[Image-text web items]
★ ★ ★ ★ ★
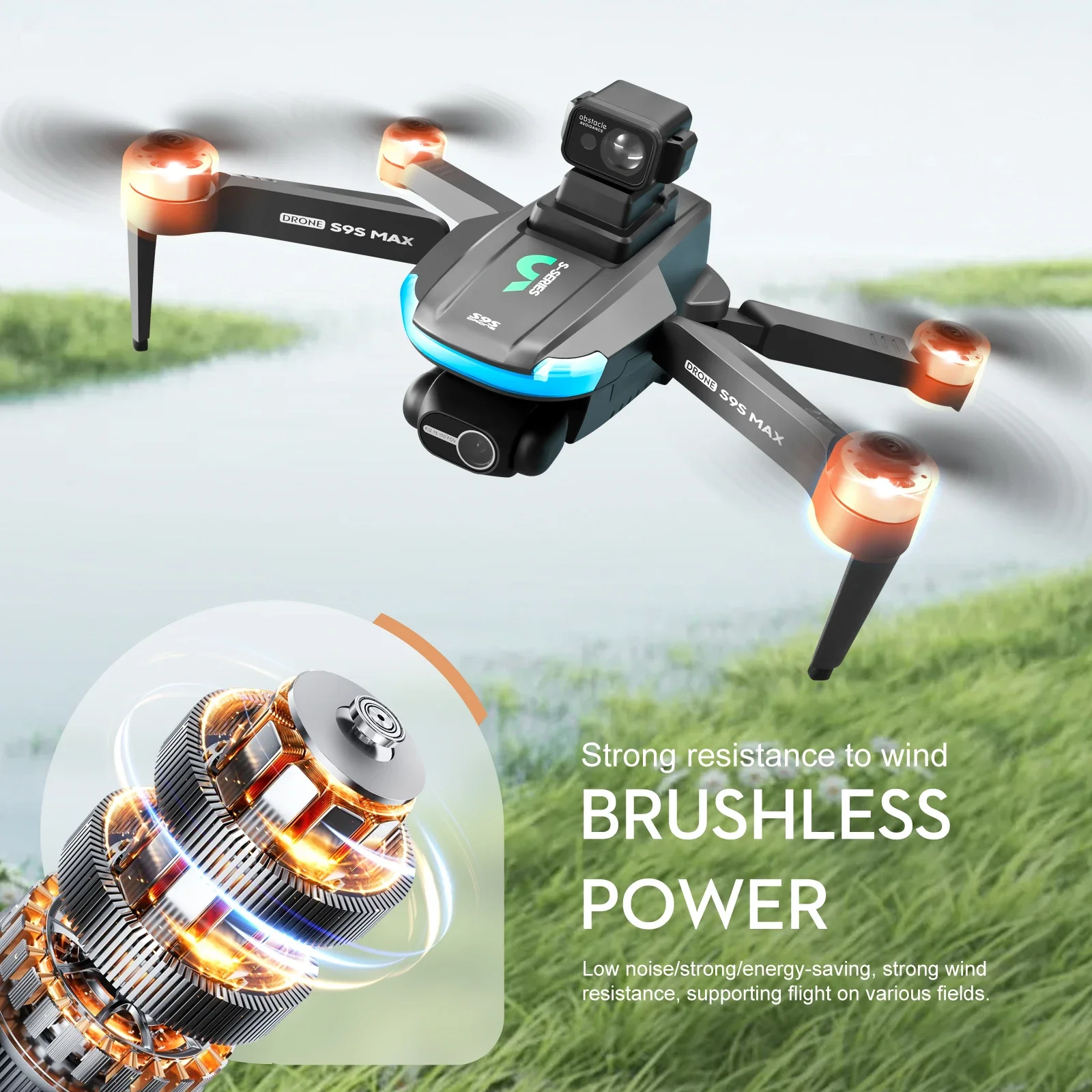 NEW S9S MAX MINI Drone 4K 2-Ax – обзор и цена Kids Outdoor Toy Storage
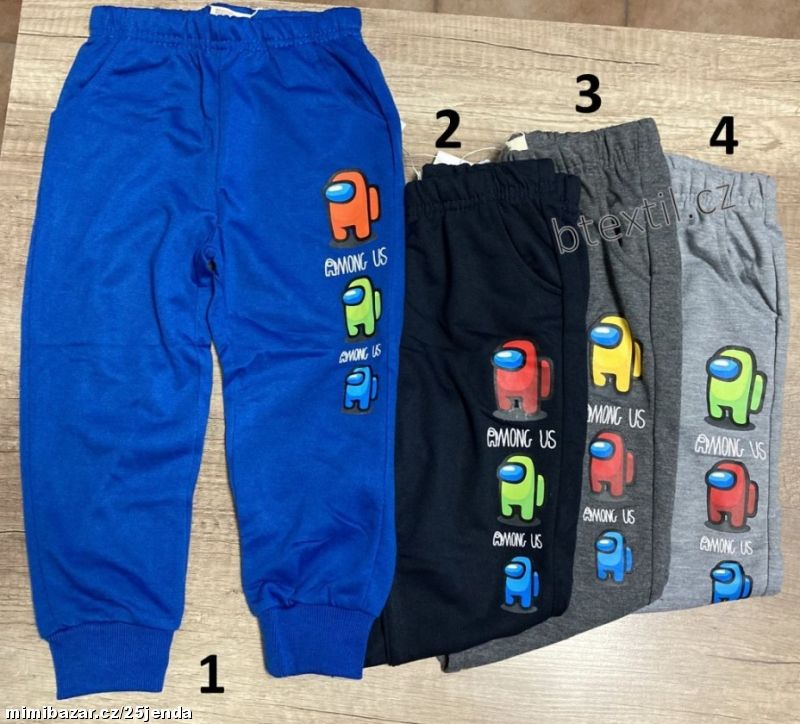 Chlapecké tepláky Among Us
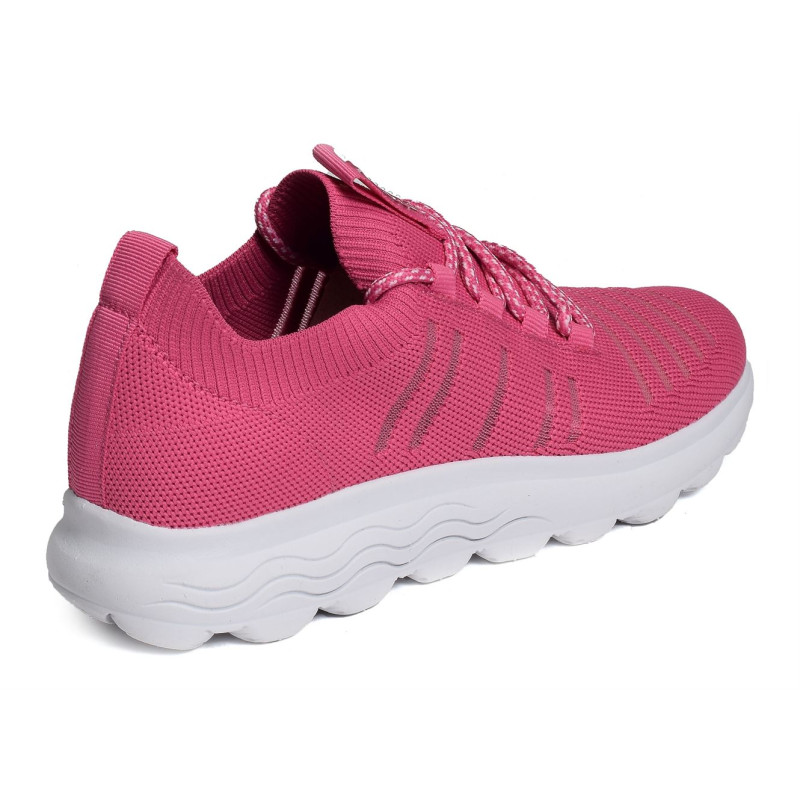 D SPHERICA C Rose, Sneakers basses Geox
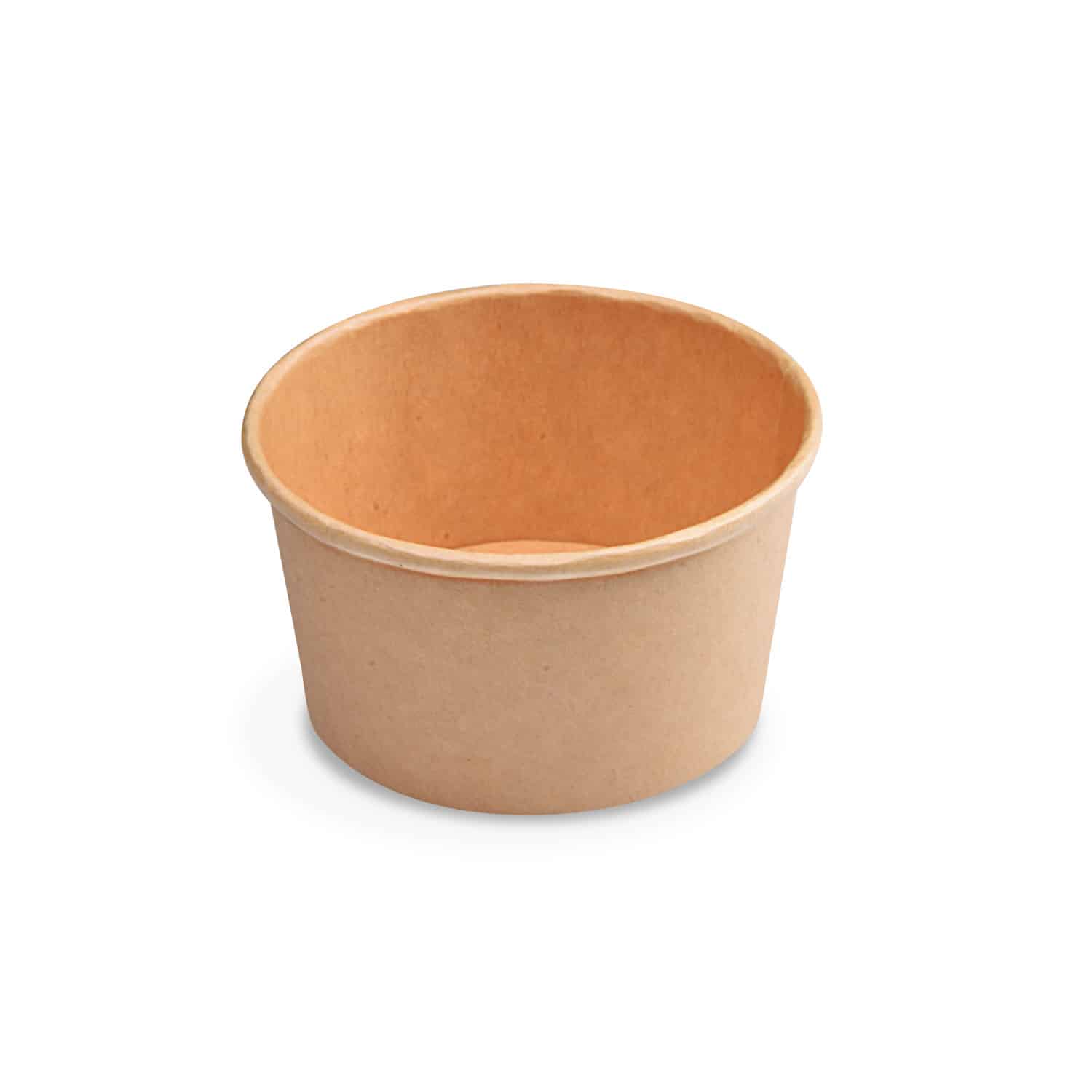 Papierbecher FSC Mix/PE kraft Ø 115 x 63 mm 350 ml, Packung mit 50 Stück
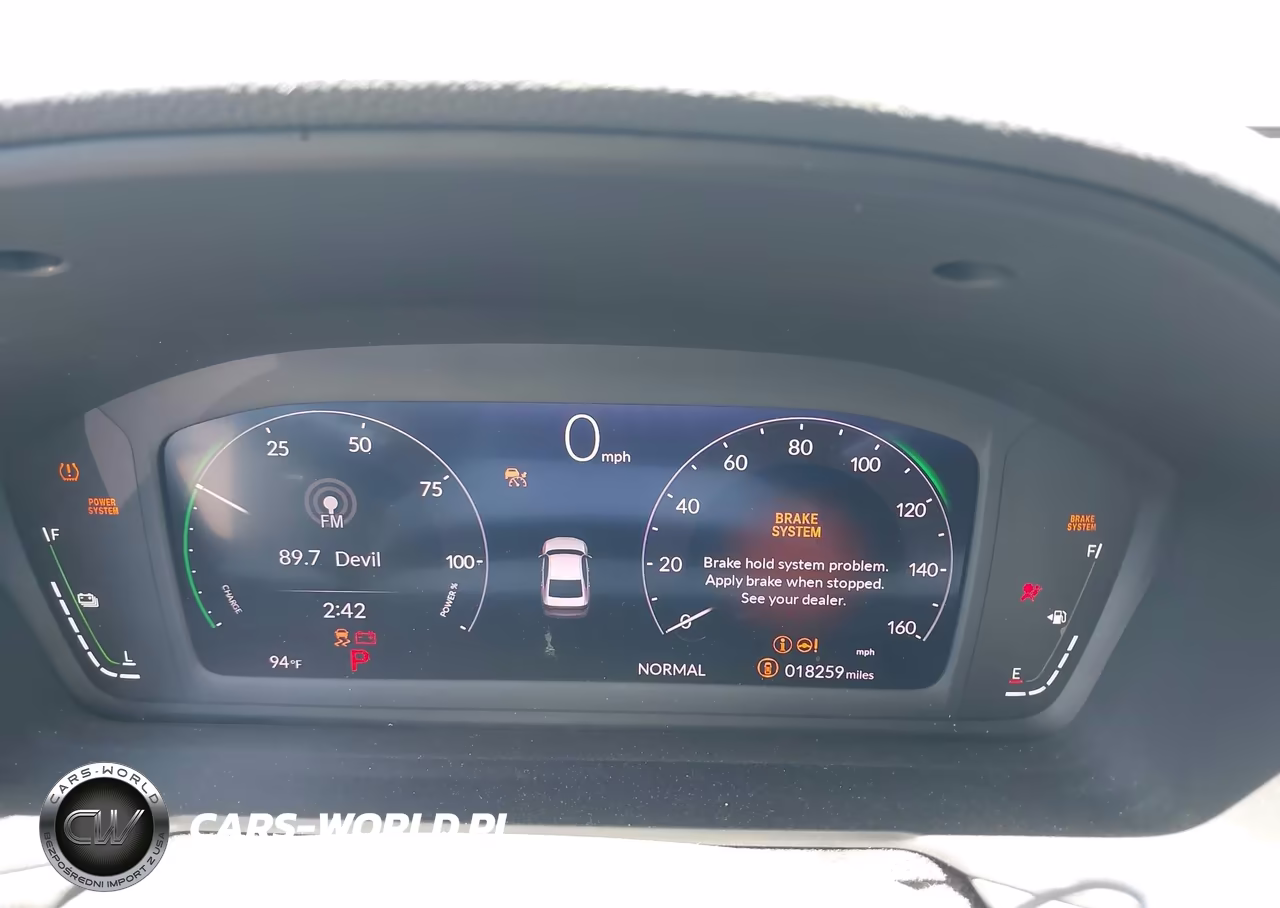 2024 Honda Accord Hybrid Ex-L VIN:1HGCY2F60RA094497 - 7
★ ★ ★ ★ ★
Write out the lines of every item above word for word, keeping only the text and leaving the pictures out.

[Result for this exercise]
 NEW S9S MAX MINI Drone 4K 2-Ax – обзор и цена Kids Outdoor Toy Storage
 Chlapecké tepláky Among Us
 D SPHERICA C Rose, Sneakers basses Geox
 Papierbecher FSC Mix/PE kraft Ø 115 x 63 mm 350 ml, Packung mit 50 Stück
 2024 Honda Accord Hybrid Ex-L VIN:1HGCY2F60RA094497 - 7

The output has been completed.